Я закуриваю еще одну сигарету и смотрю в окно. Краем глаза слежу за старой дамой, но она ничего не замечает — или делает вид, будто не замечает. За иллюминатором сияет солнце, а под нами проплывает Германия. Несмотря на то, что в небе бултыхается пара облаков, мне слепит глаза. Все такое яркое, светлое, и я охотно надел бы солнечные очки, но они лежат в кармане куртки, в йогуртовой каше, и, как я уже говорил, мне сейчас в лом их доставать и приводить в порядок.
Начинается заход на посадку, самолет отклоняется в сторону и описывает гигантскую петлю. Я допиваю "Бурбон" и засовываю пластиковый стаканчик в сетчатый карман, который прикреплен к сиденью передо мной и в который, как всегда, вложен буклетик "Люфтганзы". Это такой журнал, чтобы у народа было что полистать, а если рейс долгий, можно и заглянуть в топографическую карту, которая тоже имеется в этом журнале, чтобы узнать, например, пролетаешь ли ты над Регенсбургом или Оффенбахом. Этот буклетик — вещь не только совершенно ненужная, но и безбожно плохо сделанная. Там, скажем, печатают статьи о часовщиках из Баварии или о последнем скорняке Люнебургской пустоши. Все переведено на отвратительный английский, и таким образом "Люфтганза" пытается познакомить иностранцев с миром Германии.
Самолет продолжает кружить над Франкфуртом, вновь и вновь ныряет в слой облаков, потом внезапно на крыльях вспыхивает солнечный свет, я выглядываю в окно и невольно думаю о том, что заход на посадку всегда напоминает мне грандиозную начальную сцену из "Триумфа воли" — ту, где болван фюрер приземляется в Нюрнберге или в каком-то другом месте, короче, спускается к народу с небес. Я хочу сказать, что это сделано классно, как будто сам Бог послал Гитлера в Германию, чтобы он там навел порядок. Тогдашние немцы наверняка так это и воспринимали, благодаря ловкому фокусу кинооператора.

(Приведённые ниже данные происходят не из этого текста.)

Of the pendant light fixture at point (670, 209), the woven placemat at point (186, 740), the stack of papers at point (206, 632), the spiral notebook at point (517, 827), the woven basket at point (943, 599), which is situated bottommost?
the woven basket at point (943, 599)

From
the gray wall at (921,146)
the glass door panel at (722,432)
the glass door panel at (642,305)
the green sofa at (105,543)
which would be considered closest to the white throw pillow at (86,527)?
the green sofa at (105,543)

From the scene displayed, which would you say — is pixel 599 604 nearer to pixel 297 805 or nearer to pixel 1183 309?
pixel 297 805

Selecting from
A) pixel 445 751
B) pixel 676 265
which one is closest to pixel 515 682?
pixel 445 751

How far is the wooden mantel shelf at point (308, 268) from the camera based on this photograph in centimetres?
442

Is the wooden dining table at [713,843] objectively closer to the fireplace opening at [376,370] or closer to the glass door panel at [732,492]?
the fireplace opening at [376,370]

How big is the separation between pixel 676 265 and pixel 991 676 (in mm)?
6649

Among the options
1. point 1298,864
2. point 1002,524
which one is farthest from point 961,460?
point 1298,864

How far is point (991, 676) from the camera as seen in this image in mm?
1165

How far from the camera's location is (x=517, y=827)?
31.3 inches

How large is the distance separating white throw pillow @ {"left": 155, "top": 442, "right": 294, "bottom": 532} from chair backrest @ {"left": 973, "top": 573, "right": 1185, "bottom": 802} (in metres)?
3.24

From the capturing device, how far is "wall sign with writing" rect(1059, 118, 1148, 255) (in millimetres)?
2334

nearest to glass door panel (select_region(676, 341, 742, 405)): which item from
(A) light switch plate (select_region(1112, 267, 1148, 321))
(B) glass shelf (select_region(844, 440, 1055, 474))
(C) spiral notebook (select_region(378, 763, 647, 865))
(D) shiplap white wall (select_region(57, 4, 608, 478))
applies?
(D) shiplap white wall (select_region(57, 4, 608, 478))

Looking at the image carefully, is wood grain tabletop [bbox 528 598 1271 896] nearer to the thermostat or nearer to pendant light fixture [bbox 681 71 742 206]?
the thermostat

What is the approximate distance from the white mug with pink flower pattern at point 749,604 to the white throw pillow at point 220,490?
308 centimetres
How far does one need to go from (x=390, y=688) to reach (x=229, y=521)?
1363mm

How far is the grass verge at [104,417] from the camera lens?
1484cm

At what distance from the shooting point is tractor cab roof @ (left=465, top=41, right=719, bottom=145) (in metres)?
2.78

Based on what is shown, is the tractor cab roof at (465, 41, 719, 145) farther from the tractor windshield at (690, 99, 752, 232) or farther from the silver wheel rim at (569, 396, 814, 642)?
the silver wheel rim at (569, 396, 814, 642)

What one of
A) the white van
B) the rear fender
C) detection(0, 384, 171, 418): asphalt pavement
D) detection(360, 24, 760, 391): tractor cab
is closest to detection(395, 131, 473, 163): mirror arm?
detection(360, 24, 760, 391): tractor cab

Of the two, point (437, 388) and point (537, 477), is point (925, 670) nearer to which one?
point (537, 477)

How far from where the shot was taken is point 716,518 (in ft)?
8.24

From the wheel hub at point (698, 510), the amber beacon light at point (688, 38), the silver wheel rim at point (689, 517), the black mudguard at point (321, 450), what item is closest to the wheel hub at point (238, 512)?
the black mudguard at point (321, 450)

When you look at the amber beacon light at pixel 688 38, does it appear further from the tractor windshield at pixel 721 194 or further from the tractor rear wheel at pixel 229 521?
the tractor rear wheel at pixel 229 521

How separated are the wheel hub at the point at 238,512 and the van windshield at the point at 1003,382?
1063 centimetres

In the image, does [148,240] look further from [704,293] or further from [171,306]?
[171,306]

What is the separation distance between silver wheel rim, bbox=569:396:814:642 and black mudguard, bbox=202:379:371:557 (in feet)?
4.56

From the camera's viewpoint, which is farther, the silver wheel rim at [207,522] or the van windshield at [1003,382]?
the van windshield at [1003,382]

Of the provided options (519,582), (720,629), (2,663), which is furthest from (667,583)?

Этот фильм нам как-то показывали в школе, вместе с "Броненосцем "Потемкиным"", чтобы мы поняли, как можно через кино воздействовать на общественное мнение. Причем учитель нам постоянно талдычил, что Эйзенштейн был гением, а Лени Рифеншталь — преступницей, потому что Рифеншталь поставила свой талант на службу господствующей идеологии, а Эйзенштейн нет. Но я с этим не согласен. Позже я видел еще один фильм, который начинается так же (я имею в виду, с показа летящего самолета), "Небо над Берлином", и я все спрашивал себя, подражал ли этот дерьмовый Вим Вендерс Лени Рифеншталь, или же он вкладывал в свою сцену какой-то другой, иронический смысл.
Я как-то встретил Вендерса в баре "Париж", в Берлине, он был там вместе с одним прикольным художником, чье имя я забыл, который всегда рисует одних только голых пидоров под душем, лапающих друг друга; ну так вот, я его Вендерса — спросил, вкладывал ли он в начало своего фильма тот же смысл, что заложен в "Триумфе воли", но он только зыркнул на меня сквозь свои долбаные красные очки и ничего не ответил, наверняка приняв меня за маленькую хитрую задницу, которая хочет его закадрить и для того задает ему "культурные" вопросы. Но меня это действительно интересовало, потому что я кое-что знал о таких вещах — я хочу сказать, был в курсе данной проблематики — еще со времен школы.